Racism In Thailand
I was quite interested in one of your emails from your column from last week concerning the negative nightlife experience of one African American New Yorker who visited Thailand. That email was intriguing because, like that writer, I am also an African American man who just happens to live in New York City. I wonder why that writer felt he was treated so badly on his first trip to Thailand. I'm pretty sure that there must have been some other reasons, besides his being simply a black man. My own experiences in Thailand have been for the most part very positive and enjoyable. I met many people there who ranged from not only various hill tribe villagers in the north to even "Hi-So" Thai Chinese in Bangkok, and I found that they for the most part treated me very well. As for the bars and nightlife aspect of Thailand, I for one I had no problem being dragged and begged into various bars! And I usually had no problem having ladies coming up to me there, etc, sometimes even being surrounded by them!
Many African American (and other Americans, for that matter) usually vacation close to home (Hawaii, Florida, California, Caribbean, Mexico, etc.) The African Americans blacks that do make it to Thailand are mostly there courtesy of Uncle Sam (I was often asked if I was part of the Cobra Gold military exercises when I was down in Pattaya and other places in Thailand). Few go there as tourists or on business, but hopefully, that will change in the future. When I first told other African Americans that I was going to Thailand, they warned me that Thai people were very racist (maybe they considered Thai having similar xenophobic behavior as Koreans, Japanese, or more or less, the Vietnamese). Even though I was told that I would be OK by my NYC based Thai friends, I still braced myself for the worst when I arrived in Thailand, expecting the usual "American-type" racism that most Black people in the U.S. usually have to deal with. But I was very pleasantly surprised by the warmth and friendliness of the Thai people. I felt like I was treated no differently than all the white Europeans and white Americans walking around Pattaya, Nana Plaza, Soi Cowboy (which I once read, was actually named after an expatriate African American Vietnam veteran who opened up the first go-go style bar on soi 23, and who dressed up as a cowboy!), etc. So I wonder what was the real reasons for the treatment of that other African American writer, why he felt he was being ignored. Maybe there were other factors besides race that accounted for his treatment?

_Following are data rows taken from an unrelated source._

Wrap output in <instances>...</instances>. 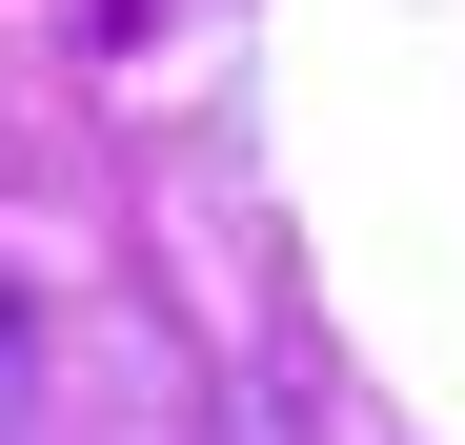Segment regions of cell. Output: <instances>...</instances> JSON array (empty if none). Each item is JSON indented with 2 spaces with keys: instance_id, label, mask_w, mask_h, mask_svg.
Returning a JSON list of instances; mask_svg holds the SVG:
<instances>
[]
</instances>
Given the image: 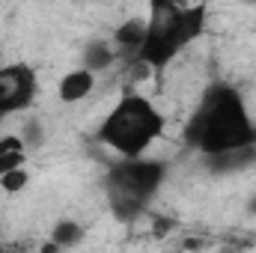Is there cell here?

For example, what kind of clothes was he wearing? As you know, Thais judge others, especially foreigners, by appearances. EVERY time I went out in public in Thailand, I wore good clothes that ranged from business casual to nice evening clothes – the same as when I go out to the clubs and bars in New York City. I guess by the way I dressed and carried myself, most Thais assumed that I was rich, and it seemed that I was saying mai aow krup every five minutes to everyone!
But then again, maybe The Thais somehow thought he was a native African?
Thai people tend to have not that much experience with foreigners. Especially the ones that grew up in Post-Vietnam war era Thailand, those not in the tourist industry, and the ones that are very new to the "Entertainment Nightlife" sector, usually cannot tell the difference between an African-American and an African. And any bar girl new to the scene would most likely not be bold enough to go try and talk, in an unfamiliar language to a very strange looking foreigner. Also as most everyone knows, Americans whatever the color, usually rate much higher, as opposed to Africans, Cambodians, etc. in the money / social scheme of things in Thailand as well. The more experienced and worldly Thais, not just experienced bargirls, can quickly tell the difference, especially if money is involved!
I do hope that the writer has a far better experience on his second trip to Thailand than his first. Maybe he should learn the phrase Pom bpen kon Amayrigun Krup! Mah jahk New York City so there won't be any mistake!
So is there racism in the Land Of Smiles? Of course, just as anywhere, in some forms or another, but just not the same kind that is still very much still endemic in American and other Western European based societies. There probably is no country in the world which consists of different populations is free of the problem. Yet I believe that Thailand on the whole is probably one of the few countries in Asia, (definitely far better than Japan and Korea), and probably on Earth, that has very good race relations at present. Of course, ethnic and class relations is another totally different matter, unfortunately. Thailand is not a perfect paradise. But all things considered, I find that it is much, much easier for a black man to get a cab in Bangkok, than it is in New York!
I really like your summary. I hear from some black guys that they have had a fantastic time and others who have had bad experiences due to racial issues. You make some good points. Let me add that if you are a nice guy and walk around with a smile on your face, the Thais will generally like you.